En esta nueva era, los estados del Sur, además de mantener un nivel de industrialización superior gracias a cargas fiscales relajadas —y acompañados por California— son el epicentro de la era digital y los precursores de la Inteligencia Artificial.
El fenómeno migratorio, que detonó la mayor disputa entre el conservadurismo de Trump y la flexibilidad demócrata, afecta irónicamente a esos mismos estados del Sur. Ellos decidieron recrudecerlo y desplegar fuerza excesiva para frenarlo por completo, o cuando menos a su conveniencia.
Los estragos de las crisis económicas en la era pospandemia acentuaron las narrativas conservadoras, sumando la propuesta de combatir a los cárteles mexicanos como si fueran grupos terroristas.
Una estrategia que no es nueva y que, con variaciones, se aplicó también a Colombia en los 90 y 2000, con la diferencia de la cercanía y de considerar a México su “patio trasero”.
No obstante, el problema de las adicciones en la sociedad estadounidense es comparado constantemente con la “Guerra del Opio” que padeció China en el siglo XIX.
La era del “meth” y del fentanilo ha creado comunidades de adictos en las principales ciudades del país, con todas las implicaciones en materia de seguridad y salud pública.
Ninguna de las crisis de adicciones anteriores generó tantos estragos como la actual.
Es el reflejo de una sociedad agotada por mantener un estilo de vida que se ha esfumado entre crisis, una inflación imparable y un modelo económico que exige jornadas exhaustivas para sostener lo insostenible.

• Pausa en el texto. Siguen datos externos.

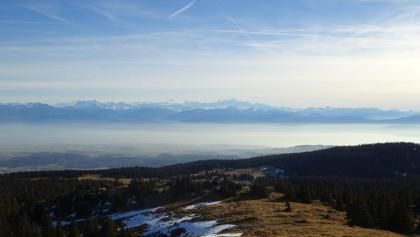 Vue sur le lac et les Alpes depuis le Mont-Tendre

Un modelo que, además de adicciones, propició una cultura de violencia basada en el uso indiscriminado de armas y en su acceso sencillo —en algunos casos tan simple como comprarlas en un Walmart—, aunque en este aspecto ha habido pocos pero significativos avances.
Esa normalidad del uso de armas es parte del problema que intentan frenar. El poderío del narcotráfico en México se sustenta en el tráfico de armas proveniente de Estados Unidos, lo que ha derivado en disputas legales entre el gobierno mexicano y la industria armamentista.

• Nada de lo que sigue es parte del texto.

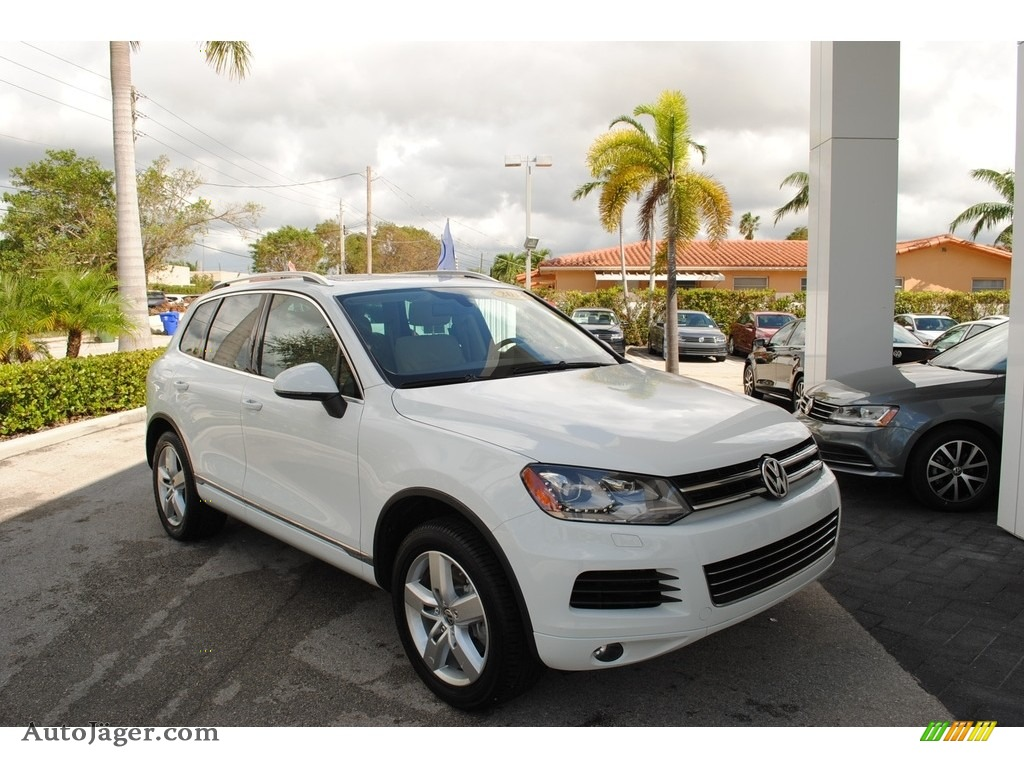 2014 Touareg V6 Lux 4Motion - Pure White / Cornsilk Beige photo #1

Entre convivencias familiares “pacíficas” con armas de grado militar y tiroteos en escuelas públicas que han dejado miles de víctimas, principalmente menores de edad, el país enfrenta una crisis interna profunda.
Y pese a todos esos problemas, Estados Unidos sigue siendo la potencia hegemónica mundial gracias a su espíritu de innovación, que no frena ni frente al esplendor industrial de Indochina.
La figura de Elon Musk puede ser la evolución del Tío Sam: un símbolo que sigue en terapia intensiva aunque desconozcamos las causas.
Lo mismo podría ser por un infarto o diabetes derivadas de los excesos alimentarios; por adicciones; por cáncer tras décadas de daños ambientales discretos pero presentes; por el colapso emocional de una sociedad trastornada por un ritmo de vida acelerado y sobreexplotado; o por el vacío existencial provocado por un consumismo enfermizo.
O quizá está ahí solo para un arreglo estético, un tratamiento hormonal o un “revamp” cibernético que reinvente al Tío Sam como una nueva fuerza impulsada por el apetito que siempre lo ha movido.
Al final, el modelo que defiende Trump —orientado hacia un pasado ya extinto— se enfrenta al modelo que iniciaron Musk y Jeff Bezos: la transformación del mundo físico de franquicias, centros comerciales y grandes desarrollos inmobiliarios hacia un capitalismo que llega directamente a la puerta de cualquier hogar.
Musk comenzó con las transacciones electrónicas masivas; Bezos con la compra accesible de casi cualquier producto proveniente de cualquier parte del planeta.
Luego vino la evolución de la vida pública a las redes sociales, gloria y desgracia de Trump.
Y ahora, la era de la Inteligencia Artificial, una nueva Revolución Industrial que probablemente transformará lo poco que queda del mundo que, aún en medio de tanta incertidumbre, conocemos.
Tal vez ese sea el nuevo destino —manifiesto— del Tío Sam.
Que su ingreso accidentado a terapia intensiva se deba, en realidad, a la incrustación de un dispositivo Neuralink vendido por Musk, convirtiéndolo en esta nueva era en el “gran cerebro” del planeta.